* **Goals**:
[A] In the appeal summary, how many counts of third-degree domestic assault was Bush convicted of?
[B] Print the appeal summary from "Appellant Jordan Bush" up to and including "affirm the judgment.".

Appellant Jordan Bush (“Bush”) appeals his convictions, following a jury trial, of one count of second-degree domestic assault; eight counts of third-degree domestic assault; three counts of fourth-degree domestic assault; and one count each of second-degree burglary, attempted tampering with a victim, first-degree property damage, and first-degree harassment. In two points on appeal, Bush argues: (1) the trial court's decision to overrule his motion for a mistrial was an abuse of discretion; and (2) the trial court's admission of certain propensity evidence was plain error. Finding no merit in either of Bush's contentions we deny the same and affirm the judgment.

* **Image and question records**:

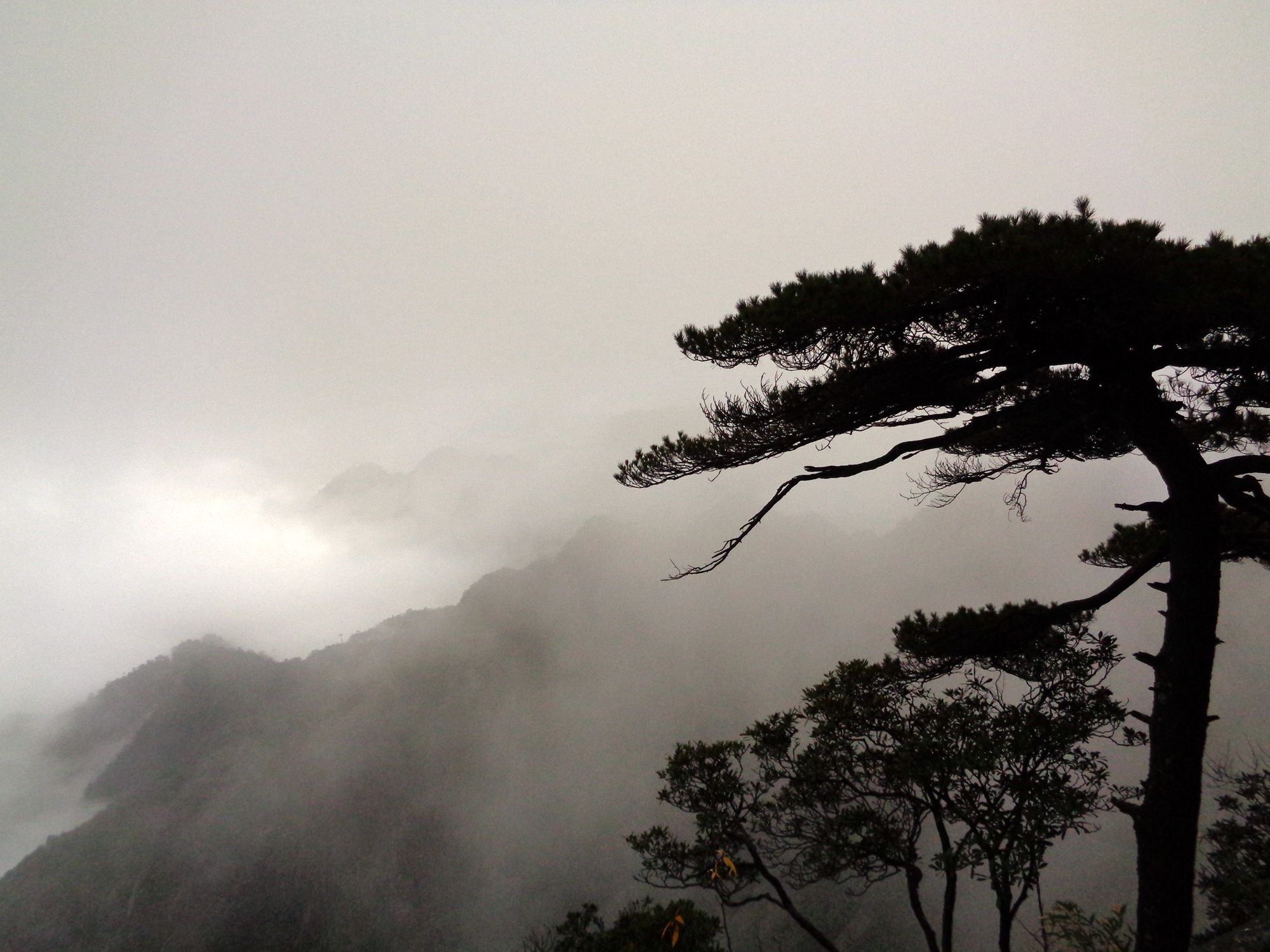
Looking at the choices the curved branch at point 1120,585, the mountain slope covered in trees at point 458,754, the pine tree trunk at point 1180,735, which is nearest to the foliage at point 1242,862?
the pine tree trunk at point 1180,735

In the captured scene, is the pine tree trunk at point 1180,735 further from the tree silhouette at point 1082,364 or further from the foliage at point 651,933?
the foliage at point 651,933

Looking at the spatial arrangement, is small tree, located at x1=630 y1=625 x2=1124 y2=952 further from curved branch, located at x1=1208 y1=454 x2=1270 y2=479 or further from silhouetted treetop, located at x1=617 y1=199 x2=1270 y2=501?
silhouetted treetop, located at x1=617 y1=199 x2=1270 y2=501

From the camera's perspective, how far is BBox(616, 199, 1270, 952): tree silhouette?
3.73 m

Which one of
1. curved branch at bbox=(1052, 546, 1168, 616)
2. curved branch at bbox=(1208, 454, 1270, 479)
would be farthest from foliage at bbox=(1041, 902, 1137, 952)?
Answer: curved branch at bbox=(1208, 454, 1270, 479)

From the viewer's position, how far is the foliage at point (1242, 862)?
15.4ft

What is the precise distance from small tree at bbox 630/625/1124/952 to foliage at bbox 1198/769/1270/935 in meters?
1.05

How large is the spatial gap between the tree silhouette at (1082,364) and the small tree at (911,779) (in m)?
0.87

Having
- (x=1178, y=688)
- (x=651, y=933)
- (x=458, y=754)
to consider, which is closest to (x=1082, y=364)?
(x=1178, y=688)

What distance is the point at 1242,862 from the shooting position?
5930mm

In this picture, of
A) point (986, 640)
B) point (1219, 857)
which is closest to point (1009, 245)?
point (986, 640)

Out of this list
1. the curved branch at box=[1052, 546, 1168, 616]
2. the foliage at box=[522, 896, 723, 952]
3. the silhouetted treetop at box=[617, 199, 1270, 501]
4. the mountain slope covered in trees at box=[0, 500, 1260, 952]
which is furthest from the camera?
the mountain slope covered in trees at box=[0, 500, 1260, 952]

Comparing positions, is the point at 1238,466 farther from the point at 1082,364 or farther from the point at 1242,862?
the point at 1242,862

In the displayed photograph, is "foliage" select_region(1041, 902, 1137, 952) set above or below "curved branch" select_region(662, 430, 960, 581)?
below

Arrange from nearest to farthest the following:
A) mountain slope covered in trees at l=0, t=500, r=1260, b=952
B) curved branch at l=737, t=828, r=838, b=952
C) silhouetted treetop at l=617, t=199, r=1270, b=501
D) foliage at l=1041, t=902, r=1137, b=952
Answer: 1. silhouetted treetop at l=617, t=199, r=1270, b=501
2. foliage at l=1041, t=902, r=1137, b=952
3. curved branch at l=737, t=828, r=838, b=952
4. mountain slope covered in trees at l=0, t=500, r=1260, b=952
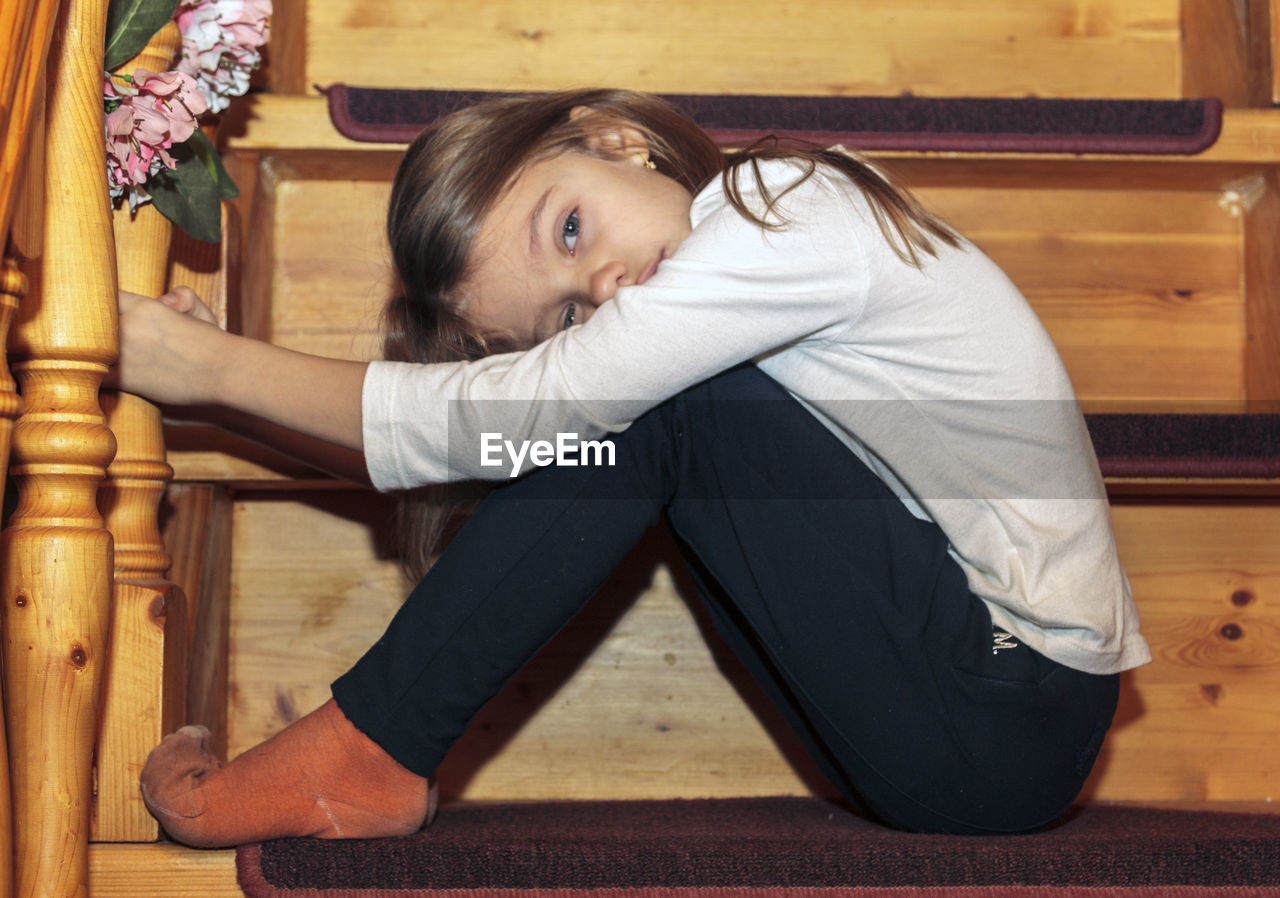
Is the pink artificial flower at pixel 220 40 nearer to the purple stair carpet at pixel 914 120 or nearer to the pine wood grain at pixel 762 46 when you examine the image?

* **Task-by-task results**:
[A] Eight counts.

[B]
Appellant Jordan Bush (“Bush”) appeals his convictions, following a jury trial, of one count of second-degree domestic assault; eight counts of third-degree domestic assault; three counts of fourth-degree domestic assault; and one count each of second-degree burglary, attempted tampering with a victim, first-degree property damage, and first-degree harassment. In two points on appeal, Bush argues: (1) the trial court's decision to overrule his motion for a mistrial was an abuse of discretion; and (2) the trial court's admission of certain propensity evidence was plain error. Finding no merit in either of Bush's contentions we deny the same and affirm the judgment.